My eyes fell on the dewdrop it’d chosen.

A chill ran down my spine.

“I will warn you, though,” Pelle whispered in his moth-soft hum. “You cannot change this fate. Not the way you changed Runa’s death yesterday by saving her blood-bound mate.”

“How can I stop her from dying then?”

Pelle sighed, his wings flattening. “You can’t. Just like you can’t stop yourself from doing what you will do in return.”

“What will I do?” More snow scattered down my back.

“You will know heartache worse than any other.” Pelle fluttered back into the sky. “Now look...”

I stepped toward the droplet, my bare feet gliding over the intricate lace without causing a single ripple. I was the stealthiest of spiders. A spider that sat in the heart of the universe.

I crouched beside the dewdrop.

I bent to look into the prismatic glitter of its surface.

A flash of blood; a single scream—

Everything dissolved as pain ripped through my dream state.

I tumbled from sleep to awake, jerking from shadow into bone.

My eyes shot wide.

I gasped and went to leap up, but Runa pressed my chest, her hand firm and braced. “Don’t move.”

I blinked, trying to get my bearings.

Dawn had broken.

The rainstorm from last night, summoned by our coupling, had left the sky a newly washed pink and peach masterpiece. No clouds. No wind. Just the bare branches of trees as they strained toward the heavens above us.

I looked down at where Runa held me.

The tickle of something wet rolled down my chest, making me flinch. “What are you—?”

“Stay there.” Runa ducked over me, pressing her mouth to my flesh.

A sharp sting as her tongue licked me.

My belly clenched, and my body reacted, thickening with her closeness, hardening with the heat of her mouth on my skin. “Runa...”

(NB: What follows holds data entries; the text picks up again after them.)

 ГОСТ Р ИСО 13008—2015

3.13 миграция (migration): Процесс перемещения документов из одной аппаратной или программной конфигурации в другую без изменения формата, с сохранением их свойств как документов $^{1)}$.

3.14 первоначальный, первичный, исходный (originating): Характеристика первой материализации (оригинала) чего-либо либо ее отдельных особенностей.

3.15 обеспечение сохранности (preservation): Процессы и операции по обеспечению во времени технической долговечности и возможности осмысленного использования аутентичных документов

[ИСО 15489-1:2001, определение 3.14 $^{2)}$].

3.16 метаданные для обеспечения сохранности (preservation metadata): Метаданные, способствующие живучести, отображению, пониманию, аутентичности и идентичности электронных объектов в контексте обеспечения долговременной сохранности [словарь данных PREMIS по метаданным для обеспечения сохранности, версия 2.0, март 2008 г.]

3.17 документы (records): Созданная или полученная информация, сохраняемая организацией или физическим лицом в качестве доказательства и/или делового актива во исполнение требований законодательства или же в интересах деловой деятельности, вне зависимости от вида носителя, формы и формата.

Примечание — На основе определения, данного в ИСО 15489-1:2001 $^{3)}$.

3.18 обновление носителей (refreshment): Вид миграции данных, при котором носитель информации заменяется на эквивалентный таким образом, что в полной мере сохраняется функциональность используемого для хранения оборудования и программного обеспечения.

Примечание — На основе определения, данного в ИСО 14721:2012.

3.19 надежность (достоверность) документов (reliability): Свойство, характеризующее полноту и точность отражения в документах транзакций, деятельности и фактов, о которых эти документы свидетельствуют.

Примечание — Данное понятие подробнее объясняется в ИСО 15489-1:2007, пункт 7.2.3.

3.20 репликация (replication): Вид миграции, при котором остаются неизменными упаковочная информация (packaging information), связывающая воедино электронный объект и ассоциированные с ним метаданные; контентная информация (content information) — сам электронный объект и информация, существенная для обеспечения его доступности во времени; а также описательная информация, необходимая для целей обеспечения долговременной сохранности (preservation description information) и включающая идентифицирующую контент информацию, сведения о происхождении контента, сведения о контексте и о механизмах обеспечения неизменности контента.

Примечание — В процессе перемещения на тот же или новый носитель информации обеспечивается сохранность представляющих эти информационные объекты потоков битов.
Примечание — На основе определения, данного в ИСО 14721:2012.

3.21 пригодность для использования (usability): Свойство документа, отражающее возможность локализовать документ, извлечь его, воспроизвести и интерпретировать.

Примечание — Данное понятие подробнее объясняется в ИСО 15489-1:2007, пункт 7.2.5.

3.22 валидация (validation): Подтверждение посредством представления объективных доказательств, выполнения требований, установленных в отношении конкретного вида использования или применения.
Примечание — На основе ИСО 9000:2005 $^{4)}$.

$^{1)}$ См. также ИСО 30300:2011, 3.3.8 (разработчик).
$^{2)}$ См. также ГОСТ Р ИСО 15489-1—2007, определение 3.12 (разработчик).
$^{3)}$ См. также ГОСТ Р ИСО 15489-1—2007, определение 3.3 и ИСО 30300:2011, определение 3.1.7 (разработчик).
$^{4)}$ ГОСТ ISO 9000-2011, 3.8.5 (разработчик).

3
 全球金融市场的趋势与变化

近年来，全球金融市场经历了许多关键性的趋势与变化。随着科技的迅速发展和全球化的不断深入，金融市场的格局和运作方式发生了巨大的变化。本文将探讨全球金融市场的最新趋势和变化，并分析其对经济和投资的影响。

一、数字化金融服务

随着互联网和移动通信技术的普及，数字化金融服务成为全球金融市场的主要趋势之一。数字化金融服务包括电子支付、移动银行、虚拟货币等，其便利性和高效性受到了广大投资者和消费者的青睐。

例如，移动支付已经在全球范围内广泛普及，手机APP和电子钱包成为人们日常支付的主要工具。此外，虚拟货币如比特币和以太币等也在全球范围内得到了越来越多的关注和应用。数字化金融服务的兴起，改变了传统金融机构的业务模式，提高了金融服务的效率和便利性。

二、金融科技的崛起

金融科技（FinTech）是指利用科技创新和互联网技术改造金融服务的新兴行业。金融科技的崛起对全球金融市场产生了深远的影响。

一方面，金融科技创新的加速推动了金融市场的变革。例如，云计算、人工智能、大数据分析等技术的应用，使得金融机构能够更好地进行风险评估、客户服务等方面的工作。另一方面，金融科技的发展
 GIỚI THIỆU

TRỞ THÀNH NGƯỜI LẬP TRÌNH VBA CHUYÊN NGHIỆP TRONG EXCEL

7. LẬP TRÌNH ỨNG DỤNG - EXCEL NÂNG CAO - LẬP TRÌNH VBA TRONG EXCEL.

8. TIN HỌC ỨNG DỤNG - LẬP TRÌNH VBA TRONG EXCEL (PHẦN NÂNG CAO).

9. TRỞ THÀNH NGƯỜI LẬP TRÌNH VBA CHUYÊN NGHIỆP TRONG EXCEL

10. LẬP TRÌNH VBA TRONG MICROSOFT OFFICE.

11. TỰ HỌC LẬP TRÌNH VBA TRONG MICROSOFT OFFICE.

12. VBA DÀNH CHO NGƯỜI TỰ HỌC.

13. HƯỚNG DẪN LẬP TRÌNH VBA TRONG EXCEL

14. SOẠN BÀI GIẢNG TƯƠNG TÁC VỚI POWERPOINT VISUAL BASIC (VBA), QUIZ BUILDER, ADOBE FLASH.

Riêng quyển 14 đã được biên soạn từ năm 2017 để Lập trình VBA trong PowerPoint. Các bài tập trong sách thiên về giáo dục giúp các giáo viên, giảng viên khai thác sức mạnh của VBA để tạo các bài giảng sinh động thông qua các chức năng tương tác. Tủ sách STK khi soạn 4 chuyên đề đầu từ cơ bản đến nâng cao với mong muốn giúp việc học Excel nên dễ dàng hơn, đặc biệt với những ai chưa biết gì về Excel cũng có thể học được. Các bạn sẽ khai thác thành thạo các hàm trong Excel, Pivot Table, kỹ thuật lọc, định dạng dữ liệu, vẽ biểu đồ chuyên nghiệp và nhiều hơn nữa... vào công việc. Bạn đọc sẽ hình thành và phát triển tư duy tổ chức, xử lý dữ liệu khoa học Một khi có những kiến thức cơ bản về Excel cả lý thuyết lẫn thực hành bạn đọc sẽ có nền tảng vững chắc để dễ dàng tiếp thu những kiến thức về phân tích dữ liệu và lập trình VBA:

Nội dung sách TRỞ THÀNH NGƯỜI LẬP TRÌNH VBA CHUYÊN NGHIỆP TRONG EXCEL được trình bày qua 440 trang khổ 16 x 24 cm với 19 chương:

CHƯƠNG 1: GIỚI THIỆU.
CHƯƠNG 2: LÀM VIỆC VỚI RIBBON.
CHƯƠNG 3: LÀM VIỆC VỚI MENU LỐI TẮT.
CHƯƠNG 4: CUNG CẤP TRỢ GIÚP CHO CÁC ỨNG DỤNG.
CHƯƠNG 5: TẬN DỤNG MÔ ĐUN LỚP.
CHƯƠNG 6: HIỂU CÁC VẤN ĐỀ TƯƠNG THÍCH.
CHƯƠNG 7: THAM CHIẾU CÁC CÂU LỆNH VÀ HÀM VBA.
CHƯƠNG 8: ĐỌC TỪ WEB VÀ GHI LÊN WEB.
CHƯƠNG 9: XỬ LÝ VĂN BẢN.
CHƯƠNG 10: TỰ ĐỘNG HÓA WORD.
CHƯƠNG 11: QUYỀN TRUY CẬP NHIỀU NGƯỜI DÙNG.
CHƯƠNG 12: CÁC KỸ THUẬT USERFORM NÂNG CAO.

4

She pulled away, sitting upward and licking her lips.

I froze.

Staining her mouth was the faintest hue of crimson-black.

Blood.

My blood.

Blood that wasn’t true red anymore. It’d become laced with midnight the more I’d fallen into my power. It glistened with a sinister shimmer—a black hue that made it look poisonous.

Sitting up, I glanced down at where she’d licked.

In her hand rested my wolf fang that must’ve fallen out of my pelt when we ripped at each other’s coverings last night. My eyes narrowed as I looked up. “You cut me.”

She nodded as she swallowed, scowling with distaste as she licked her lips again. “You drank from me...the night of the blood bind. And I thought...” She shrugged with a hopeful smile. “I woke in your arms, and I couldn’t breathe with the thought of never being with you again. I panicked at the thought of being with Aktor. Of him touching me—” She swallowed hard, hanging her head. “I can’t mate him, Darro. I can’t be with him in that way. And I...” She looked at me beneath her lashes, guilt fogging her stare. “I hoped that if I drank from you like you drank from me, that our blood would supersede the bind I share with him.” She pressed her fingertips over my heart. “I want us to be linked. So we can leave and—”

Her eyes widened.

Her gold-earthen skin flushed as white as her hair.

“Runa?” I shifted onto my knees, grabbing her shoulders. “What is it? What’s wrong?”